Final small tsu ッ not transliterated

Question

Final small tsu ッ not transliterated

nicolas-raoul opened this issue 9 years ago · 6 comments

Answer 1 · 2016-06-25T08:48:59.000Z

I've came up with a workaround for this that consists in merging 2 consecutive tokens into 1, i'm going send you a pull request for this too!

Btw, a small tsu at the end of the word may also indicate an exclamation mark.

Answer 2 · 2016-06-25T13:54:14.000Z

Thanks :-)

Answer 3 · 2020-04-09T21:22:19.000Z

Hello!

Thank you for building this tool!

I am running into incidences of tokens that either are :

not converted to romaji (end up in the romaji string as kanjis because the code sees them as "サ変接続" and inserts the surface token into the string buffer). example: 誕生
not inserted into the romaji string buffer at all, example: もらった (only the final 'ta' gets inserted into the romaji stringbuffer

The source for the jakaroma class has a variable that does not seem to get used in the end: lastTokenToMerge?

Do you have any suggestions, or thoughts? I'm a beginner with Java so not sure how much I can contribute, but if you point me in the right direction, I'm happy to try and push things ahead a bit. For now I've taken the stop gap approach of creating an array list of exceptions to the "サ変接続" classification which must be added to manually as these occurrences arise, and which then get correctly converted and inserted into the romaji string buffer. Probably not the best way forward but makes me feel like I'm making some sort of progress each time there is a problem with it :)

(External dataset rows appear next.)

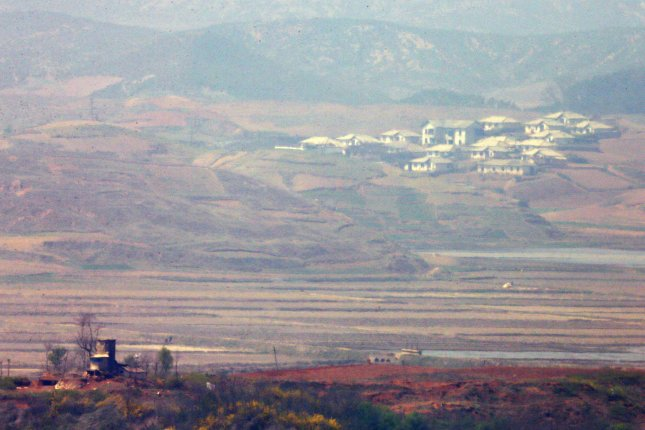The North Korean side of the border as seen from Paju, a South Korean border city north of Seoul. North Korea flooded a shared river Monday and again on Tuesday, prompting a response from South Korea's unification ministry. Photo by Yonhap/UPI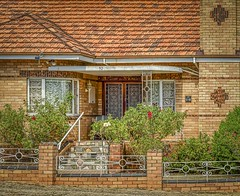 Castlemaine VIC (phunnyfotos) Tags: phunnyfotos australia victoria vic centralvictoria castlemaine house residence home brick wroughtiron porch front window curved curvedglass curvedwindow fence chimney garden crazypaving brickwork nikon frontdoor architecture tiledroof rooftiles d500 nikond500 details brickdetails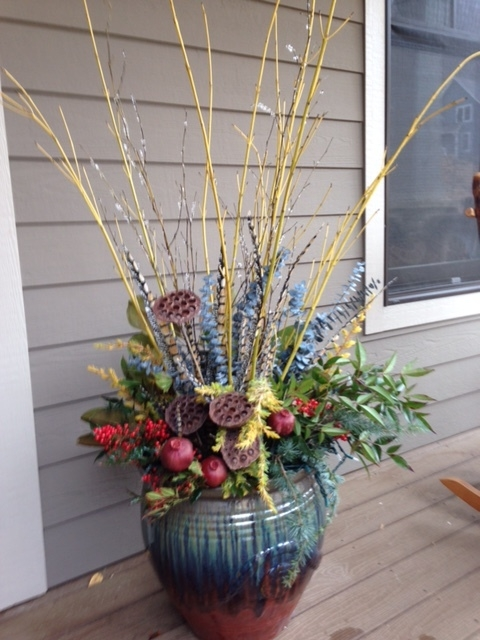 Yellow twig dogwood, eucalyptus, seed pods make a fun winter container.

For the small tsu issue, it looks like someone had started to implement a fix, but the code doesn't actually merge the token ending with small tsu with the next one (if I'm understanding the intent correctly). Was this 'lastTokenToMerge' variable supposed to be evaluated by another if clause, that tells the next token to prepend it to itself (and I imagine, double the first consonant)? I'm going to implement that here for myself but wanted to make sure I had understood your intent?

Thanks again for making this tool!

Answer 4 · 2020-04-10T01:25:23.000Z

@malkazoid Thanks for the feedback! Unfortunately I don't remember much of the code and have other very busy projects, but I am looking forward to your pull requests :-)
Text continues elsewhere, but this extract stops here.